Frailty and malnutrition are widespread syndromes in older adults, and are both linked to increased risk for dependency, hospitalisation and mortality(Reference Hébert1). Evidence suggests that these conditions share common causal factors and physiological pathways, such as body composition changes and loss of tissue mass (Reference Jeejeebhoy2). The objectives of this study were to investigate the prevalence of, and association between, frailty and malnutrition, in addition to factors associated with each condition, in a cohort of Irish adults aged ≥65 years.
A total of 142 community-dwelling older volunteers (n = 81 female, n = 61 male, 74.1 ± 6.80 years) were recruited to participate through advertisement in community settings in Cork, Ireland (March-August, 2019). Community-based screening sessions were held for those eligible, where frailty, nutritional status and dietary variables were measured. Frailty was classified according to the Frailty Phenotype, described as ≥3 (or 1–2 for pre-frailty) of the following features; weakness, exhaustion, low activity, slowness and weight loss. Nutritional status was assessed using the Mini Nutritional Assessment – Short Form (MNA-SF). Supplement use and intake of protein (%E) and alcohol (g) were recorded using a validated Food Frequency Questionnaire (FFQ). Pearson's chi-squared test and logistic regression analysis were performed to investigate the association between frailty, malnutrition and demographic and dietary variables. Ethical approval was obtained from C.I.T. Research Ethics Committee, Cork, Ireland.
The prevalence of pre-frailty and frailty in this cohort were 34.5% and 12.0%, respectively. Only one participant was malnourished, thus, those who were malnourished and at risk of malnutrition were grouped together for analysis, resulting in a prevalence of 19.7%. Although not statistically significant (p >0.05), compared to males, females were more likely to be malnourished/at risk (22.0% vs 16.4%), and more likely to be pre-frail or frail (50.6% vs 41.0%). 75.0% of those at risk of malnutrition were also pre-frail or frail, compared to only 39.5% of those who were well-nourished (p <0.001). Use of dietary supplements decreased the risk for malnutrition [odds ratio (OR) (95% CI): 0.19 (0.04–0.68), p = 0.021], while being pre-frail or frail (compared to non-frail) increased the risk for malnutrition [OR: 5.06 (1.82–15.56), p = 0.003]. Increasing age, being malnourished/at risk (compared to well-nourished) and having a low protein intake were associated with an increased frailty risk [OR: 1.16 (1.10–1.23), 5.83 (2.36–14.95) and 2.93 (1.16–7.62), respectively, all p <0.05].
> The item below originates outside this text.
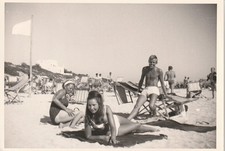 Vintage Foto Schöne Frau im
Our study revealed a frailty prevalence of 12.0% in this cohort, while 19.7% were malnourished or at risk of malnutrition. Despite a divergence in risk factors, and a proven ability to exist independently, a significant overlap exists between frailty and malnutrition. The direction of this association remains unclear, however, and warrants further exploration. Nonetheless, nutritional considerations are important for the development of strategies to reduce/prevent frailty.